Ele quer que eu fique com a SUA morte na minha consciência. Nem raciocino. Repito:
" Acabou-se!".
E ele cumpre a ameaça! Sem pestanejar, abre uma veia à minha frente!
Horrorizada, desato a fugir. Tanta violência, tanto sangue, vai morrer! E a culpa é minha. Vai morrer pela certa!
Em casa de uns amigos onde me refugio, soluço por ele e por mim. Já me via acusada, perante a polícia, no tribunal,
condenada a nem sei o quê, pelo menos ao eterno remorso. Não vou conseguir viver com aqueles remorsos na consciência.
Porque julguei que ele tinha morrido, tinha visto o sangue a saltar da veia com os meus próprios olhos. E eu tinha fugido, tinha-o deixado lá! Continuo a acreditar naquilo que vejo.
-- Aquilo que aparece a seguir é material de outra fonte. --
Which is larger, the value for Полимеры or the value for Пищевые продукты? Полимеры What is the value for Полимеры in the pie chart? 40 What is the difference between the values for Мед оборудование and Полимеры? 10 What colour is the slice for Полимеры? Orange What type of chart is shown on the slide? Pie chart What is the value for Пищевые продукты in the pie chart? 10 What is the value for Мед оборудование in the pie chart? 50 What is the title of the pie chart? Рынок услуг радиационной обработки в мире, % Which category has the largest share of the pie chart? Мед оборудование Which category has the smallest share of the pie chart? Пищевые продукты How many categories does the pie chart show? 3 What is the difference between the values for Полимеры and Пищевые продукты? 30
Pobre gaivota ingénua. O assunto resolveu-se com um penso feito no hospital. Ou então ele não sabia que suicidar-se daquela maneira não resultava assim tão facilmente. Nem eu.
A minha mãe consolou-me, serenou-me, desculpabilizou-me. Mesmo que tivesse acontecido o pior, a culpa não era minha. Ele é que era um mentiroso. Quem estava a fazer chantagem emocional exercendo violência sobre si mesmo, era ele.
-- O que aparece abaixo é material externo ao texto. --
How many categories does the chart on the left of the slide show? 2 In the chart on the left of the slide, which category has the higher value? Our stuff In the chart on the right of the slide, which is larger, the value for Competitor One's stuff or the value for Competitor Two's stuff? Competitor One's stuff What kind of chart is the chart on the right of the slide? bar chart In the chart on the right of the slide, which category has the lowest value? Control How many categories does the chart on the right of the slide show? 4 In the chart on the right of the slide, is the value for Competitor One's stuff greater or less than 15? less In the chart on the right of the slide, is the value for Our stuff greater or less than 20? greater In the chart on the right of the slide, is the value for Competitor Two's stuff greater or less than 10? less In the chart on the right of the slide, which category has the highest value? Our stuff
Não eu. Não se pode ser culpado e vítima. Cada um é responsável por si mesmo.
Por muito estranho que pareça, o verdadeiro amor que eu sentia por aquele rapaz desapareceu definitivamente no dia em que os meus pais se separaram.
Quando o meu pai saiu de casa, a relação que eu tinha com aquele rapaz que eu amava extinguiu-se.
A figura do meu pai, o homem símbolo da minha infância, desapareceu para longe de mim após o divórcio.
A comunicação foi provisoriamente interrompida. O amor adormeceu.